- Born: 10 December 1864 Marseille, France
- Died: 5 May 1898 (aged 33) Zinder, Niger
- Occupation: Soldier
- Known for: Murder in Zinder

= Marius Gabriel Cazemajou =

French army officer (1864–1898)

Marius-Gabriel Cazemajou (10 December 1864 – 5 May 1898) was a French officer who died during an expedition in West Africa.

== Early years ==

Marius Gabriel Cazemajou was born on 10 December 1864 in Marseille.
He studied at the Polytechnique.
Cazemajou was commissioned in the French army in 1886.
He was made an officer of the Engineers.
He was promoted to the rank of captain in 1889.
In 1893 Cazemajou made an Expedition from the south of Tunisia into the Fezzan around Ghadames.
He later served in French Indochina, then in 1896 was assigned to French West Africa.
He served under Paul Caudrelier in 1897 when the French occupied the Black Volta region.

== Chad expedition==

The slaver Rabih az-Zubayr had conquered the Bornu Empire, and France feared a threat to its borders in West and Equatorial Africa.
In 1897 Cazemajou was given the task of entering into negotiations with Rabih az-Zubayr.
The 37-man expedition to Say and then onward to Lake Chad was launched in December 1897.
The reporter Félix Dubois, an experienced traveler in West Africa, accompanied the expedition.
The British, who felt they had the rights to the region east of Say, were suspicious of the expedition.
Not wanting to be forestalled by the British, Cazamajou drove the porters ruthlessly and shot those who tried to escape.
There were uprisings in Yatenga.
Dubois fell out with Cazamajou over his brutal methods and left the expedition at Say.
Continuing east, Cazamajou signed protectorate treaties with the Sultans of Kebbi and Tessaoua.

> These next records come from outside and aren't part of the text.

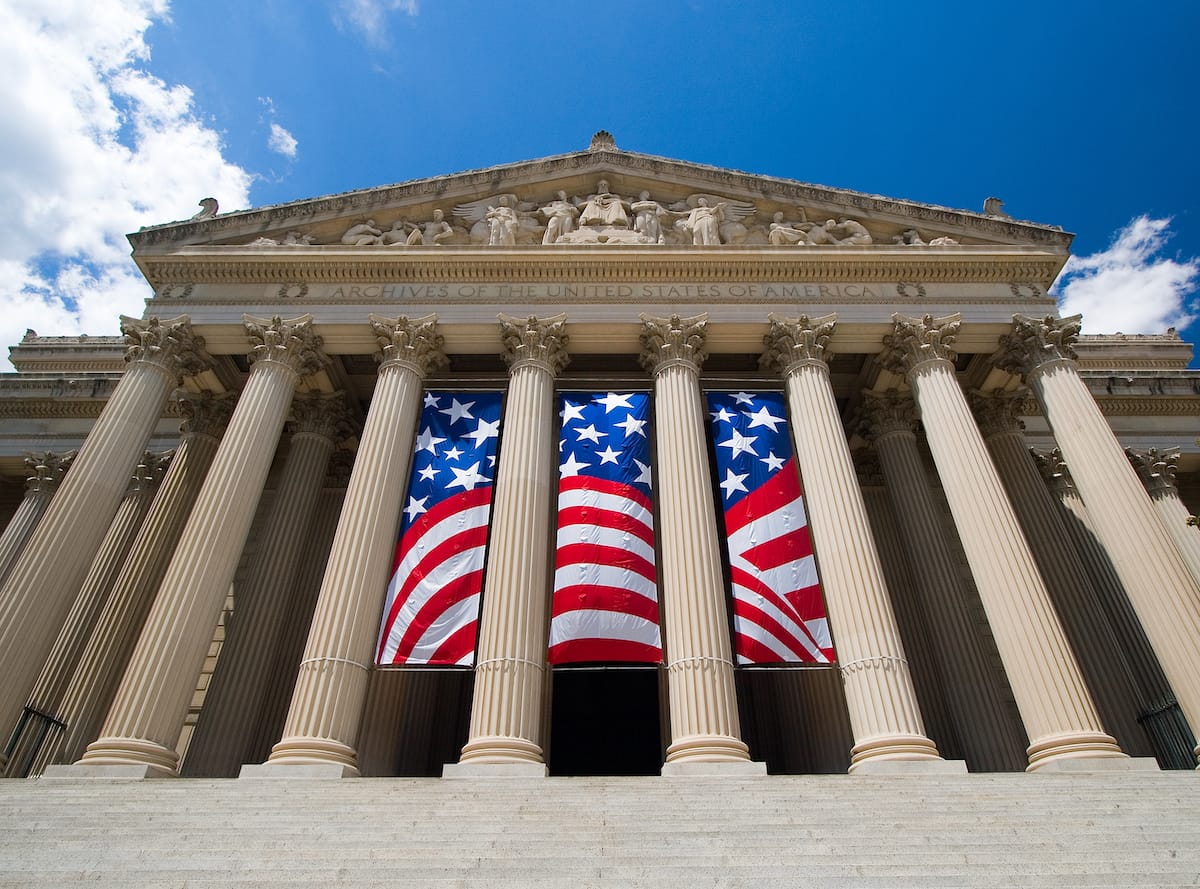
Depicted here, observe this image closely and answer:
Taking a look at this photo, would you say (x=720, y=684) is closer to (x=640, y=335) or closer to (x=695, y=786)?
(x=695, y=786)

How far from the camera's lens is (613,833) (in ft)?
30.5

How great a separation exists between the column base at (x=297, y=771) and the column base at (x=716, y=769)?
17.7 ft

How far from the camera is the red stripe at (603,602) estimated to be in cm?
1497

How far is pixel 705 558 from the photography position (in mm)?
15523

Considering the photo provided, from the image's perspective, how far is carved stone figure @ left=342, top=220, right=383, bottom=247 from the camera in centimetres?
2116

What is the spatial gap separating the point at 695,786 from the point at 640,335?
11.2 m

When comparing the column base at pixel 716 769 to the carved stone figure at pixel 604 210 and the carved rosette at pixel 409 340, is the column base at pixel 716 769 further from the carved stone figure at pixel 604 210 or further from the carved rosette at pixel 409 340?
the carved stone figure at pixel 604 210

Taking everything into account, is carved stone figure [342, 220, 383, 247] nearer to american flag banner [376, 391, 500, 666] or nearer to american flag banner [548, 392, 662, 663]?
american flag banner [376, 391, 500, 666]

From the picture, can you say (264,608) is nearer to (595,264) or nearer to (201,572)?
(201,572)

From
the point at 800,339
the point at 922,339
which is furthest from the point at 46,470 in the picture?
the point at 922,339

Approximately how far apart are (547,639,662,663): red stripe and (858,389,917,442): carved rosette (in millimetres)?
10561

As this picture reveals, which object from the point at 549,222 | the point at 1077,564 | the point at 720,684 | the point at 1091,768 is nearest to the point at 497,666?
the point at 720,684

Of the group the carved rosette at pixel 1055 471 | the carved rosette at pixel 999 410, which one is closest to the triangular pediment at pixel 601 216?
the carved rosette at pixel 999 410

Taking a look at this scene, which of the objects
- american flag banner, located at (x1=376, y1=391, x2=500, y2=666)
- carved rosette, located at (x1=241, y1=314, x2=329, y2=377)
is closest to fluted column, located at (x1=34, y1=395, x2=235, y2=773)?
carved rosette, located at (x1=241, y1=314, x2=329, y2=377)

The column neared the Sultanate of Damagaram early in April 1898.
The Sultan Amadou Kouran Daga sent messengers to inform the French that he only recognized the Ottoman Empire.
However, he invited Cazemajou to his capital, Zinder, where he entertained him lavishly.
After three weeks, as they were preparing to move on for Lake Chad, on 5 May 1898 Cazemajou and his interpreter Olive were murdered.
The motive may have in part been the influence of marabouts who were hostile to the Christian presence.
Sultan Amadou Kouran Daga also feared an alliance against him between France and Rabih az-Zubayr.

== Aftermath ==
France responded to the murder of Cazemajou, and in 1899 invaded the sultanate of Zinder and defeated and killed Amadou Kouran Daga at Roumji on 13 September 1899. The sultanate came under French rule, although at first it remained as a sultanate. Today it forms most of the region of Zinder in Niger. The main military camp in Zinder was named Fort Cazemajou by the French, but in 1960 after the independence of Niger was named Tanimoun after its greatest sultan.